Claudia Ruggeri, una delle voci più talentuose e vere della poesia italiana di fine secolo, nacque il 30 agosto del ’67 a Napoli.
L’anno dopo la sua famiglia si trasferì a Lecce, terra paterna, dove Claudia visse gli altri ventotto anni della sua vita.
In Salento cominciò ad affermarsi giovanissima, dalla metà degli anni Ottanta.
Fu amica del poeta Dario Bellezza ed ebbe un rapporto epistolare con Franco Fortini.
Claudia Ruggeri, una poetessa a un tempo letteraria e spontanea
La scrittura di Claudia, che raggiunge alcuni vertici nella sua prima silloge, Inferno minore, pubblicata postuma, era letteraria e spontanea a un tempo. Il suo bagaglio di letture veniva fuori senza che la sua poesia perdesse di freschezza. Reminiscenze classiche amalgamate a un linguaggio moderno. Nella poesia di Claudia Ruggeri si intravedono Dante e Montale, Cavalcanti e Campana, Bellezza e Zanzotto. E un’infinità di voci poetiche della tradizione e dell’oggi. Ma il risultato è tutto suo, reso affascinante dal cortocircuito tra cultura e movenze quotidiane.
Nell’arte di Claudia Ruggeri non si percepisce una volontà citazionista. I grandi poeti del passato Claudia li aveva digeriti, e le reminiscenze di cui trabocca la sua scrittura appartengono in modo naturale al suo linguaggio. Un linguaggio che è aristocratico ma qua e là anche basso.
Una poesia, la sua, definita ora barocca ora ermetica. Certo una poesia verticale, che non dice ma evoca, accenna, sussurra.

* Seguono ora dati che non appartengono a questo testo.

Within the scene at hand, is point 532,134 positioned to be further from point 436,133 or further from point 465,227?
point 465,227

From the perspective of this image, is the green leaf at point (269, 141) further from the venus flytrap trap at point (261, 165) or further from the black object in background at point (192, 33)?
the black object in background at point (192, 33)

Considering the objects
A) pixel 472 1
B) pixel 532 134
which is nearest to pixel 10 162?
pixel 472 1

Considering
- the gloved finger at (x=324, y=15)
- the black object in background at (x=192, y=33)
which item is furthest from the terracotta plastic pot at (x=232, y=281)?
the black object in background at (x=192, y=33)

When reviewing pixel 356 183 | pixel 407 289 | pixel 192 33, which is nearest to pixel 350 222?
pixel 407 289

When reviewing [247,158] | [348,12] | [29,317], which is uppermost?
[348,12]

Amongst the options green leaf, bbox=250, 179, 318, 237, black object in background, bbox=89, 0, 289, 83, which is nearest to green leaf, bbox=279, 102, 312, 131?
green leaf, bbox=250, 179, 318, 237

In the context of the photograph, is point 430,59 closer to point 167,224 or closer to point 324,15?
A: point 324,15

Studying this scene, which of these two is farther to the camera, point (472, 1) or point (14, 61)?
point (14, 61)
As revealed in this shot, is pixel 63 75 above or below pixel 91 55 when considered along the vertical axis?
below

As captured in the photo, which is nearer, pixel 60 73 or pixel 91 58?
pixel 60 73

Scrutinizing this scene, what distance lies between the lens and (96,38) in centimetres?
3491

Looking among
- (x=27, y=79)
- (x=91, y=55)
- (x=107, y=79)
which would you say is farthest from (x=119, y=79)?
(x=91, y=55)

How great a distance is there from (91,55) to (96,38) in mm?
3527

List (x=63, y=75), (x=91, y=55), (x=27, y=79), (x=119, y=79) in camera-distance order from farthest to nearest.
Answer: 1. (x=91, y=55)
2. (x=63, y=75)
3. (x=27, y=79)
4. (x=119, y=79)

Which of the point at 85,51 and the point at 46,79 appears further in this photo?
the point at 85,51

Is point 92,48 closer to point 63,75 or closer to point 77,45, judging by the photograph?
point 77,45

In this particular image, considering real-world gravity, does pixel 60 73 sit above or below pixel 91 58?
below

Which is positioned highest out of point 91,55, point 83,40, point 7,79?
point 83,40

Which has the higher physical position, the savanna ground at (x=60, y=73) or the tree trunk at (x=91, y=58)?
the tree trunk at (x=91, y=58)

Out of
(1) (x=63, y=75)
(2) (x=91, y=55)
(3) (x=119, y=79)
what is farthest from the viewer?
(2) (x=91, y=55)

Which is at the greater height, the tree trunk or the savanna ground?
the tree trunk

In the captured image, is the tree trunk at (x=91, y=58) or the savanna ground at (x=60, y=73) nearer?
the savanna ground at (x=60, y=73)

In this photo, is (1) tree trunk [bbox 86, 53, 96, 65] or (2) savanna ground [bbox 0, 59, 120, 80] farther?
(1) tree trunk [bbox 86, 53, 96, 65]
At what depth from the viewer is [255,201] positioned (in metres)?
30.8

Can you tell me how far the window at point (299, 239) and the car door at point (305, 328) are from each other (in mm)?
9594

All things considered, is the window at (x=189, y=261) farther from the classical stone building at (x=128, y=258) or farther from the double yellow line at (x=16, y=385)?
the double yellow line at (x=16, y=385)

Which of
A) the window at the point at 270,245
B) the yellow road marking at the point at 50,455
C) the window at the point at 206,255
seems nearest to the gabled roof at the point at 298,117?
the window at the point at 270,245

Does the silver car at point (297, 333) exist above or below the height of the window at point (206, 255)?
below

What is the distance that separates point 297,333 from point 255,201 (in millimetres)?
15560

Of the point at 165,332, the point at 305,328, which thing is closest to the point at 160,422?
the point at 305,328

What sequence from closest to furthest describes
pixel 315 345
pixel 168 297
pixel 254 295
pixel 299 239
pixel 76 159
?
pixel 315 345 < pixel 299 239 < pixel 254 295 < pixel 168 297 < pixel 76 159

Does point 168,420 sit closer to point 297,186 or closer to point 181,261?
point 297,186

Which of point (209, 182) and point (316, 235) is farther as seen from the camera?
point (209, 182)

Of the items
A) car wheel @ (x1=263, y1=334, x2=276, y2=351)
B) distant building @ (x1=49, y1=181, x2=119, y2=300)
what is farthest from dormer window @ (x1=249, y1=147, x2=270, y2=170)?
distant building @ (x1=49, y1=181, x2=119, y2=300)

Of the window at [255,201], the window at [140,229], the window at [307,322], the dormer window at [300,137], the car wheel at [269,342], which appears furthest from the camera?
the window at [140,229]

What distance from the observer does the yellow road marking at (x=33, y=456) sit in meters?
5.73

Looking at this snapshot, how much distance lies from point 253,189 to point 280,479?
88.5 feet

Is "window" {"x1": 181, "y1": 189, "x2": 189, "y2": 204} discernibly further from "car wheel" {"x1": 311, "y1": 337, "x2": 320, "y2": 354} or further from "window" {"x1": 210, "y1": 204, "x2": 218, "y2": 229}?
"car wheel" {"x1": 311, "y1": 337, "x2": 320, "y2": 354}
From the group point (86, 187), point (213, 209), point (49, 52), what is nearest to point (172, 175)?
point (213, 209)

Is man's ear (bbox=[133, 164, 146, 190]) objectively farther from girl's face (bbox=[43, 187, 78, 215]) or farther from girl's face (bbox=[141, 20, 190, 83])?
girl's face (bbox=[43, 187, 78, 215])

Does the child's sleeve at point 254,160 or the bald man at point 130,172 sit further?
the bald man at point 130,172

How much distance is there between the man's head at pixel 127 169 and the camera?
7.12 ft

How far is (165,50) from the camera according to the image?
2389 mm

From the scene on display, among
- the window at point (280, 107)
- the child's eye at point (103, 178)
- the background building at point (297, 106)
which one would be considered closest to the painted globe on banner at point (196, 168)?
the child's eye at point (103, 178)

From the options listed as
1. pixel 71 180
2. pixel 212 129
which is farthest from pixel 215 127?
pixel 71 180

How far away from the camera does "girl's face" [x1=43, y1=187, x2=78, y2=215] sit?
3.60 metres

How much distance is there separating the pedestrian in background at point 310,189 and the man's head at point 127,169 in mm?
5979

Un timbro che a dispetto del bagaglio culturale che gli sta dietro, o forse proprio per quello, è originale, vero, riconoscibile. Franco Fortini consigliò a Claudia di alleggerire i suoi versi per far venire fuori la sua voce più autentica. Ma la sua voce più autentica è proprio quella che viene fuori. Un timbro formatosi sui libri, nato dalla confidenza con i grandi del passato. Per questo la sua poesia è a un tempo letteraria e naturale.

Il vuoto, la solitudine, il mistero
Quello che emerge dalle poesie di Claudia Ruggeri è un senso di vuoto, una disperazione, una solitudine che non ha conforto, ma anche una tensione metafisica. Claudia si riconosce persa in una condizione assurda. Una condizione che può provare a esprimere solo per cenni e slanci evocativi. La sua voce è un grido sommesso.
Era un giorno freddo dell’ottobre del ’96 quando Claudia volò dal sesto piano della sua casa di Lecce. Quell’anno anche Amelia, Amelia Rosselli, decise di lasciare il mondo lanciandosi nel vuoto. E la poesia di Claudia ci ricorda per certi versi quella della Rosselli, per quel lasciare liberi la lingua e il suono, che vengono fuori impetuosi e si riproducono spontanei al di qua delle logiche e della sintassi. Quell’anno andò via, distrutto dall’Aids, anche Dario Bellezza.
Claudia, quel giorno d’ottobre, era stata in Chiesa, prima di portare via dal mondo la sua bellezza. Già, perché lei era bellissima. Una bellezza che come la sua poesia era antica, moderna, misteriosa.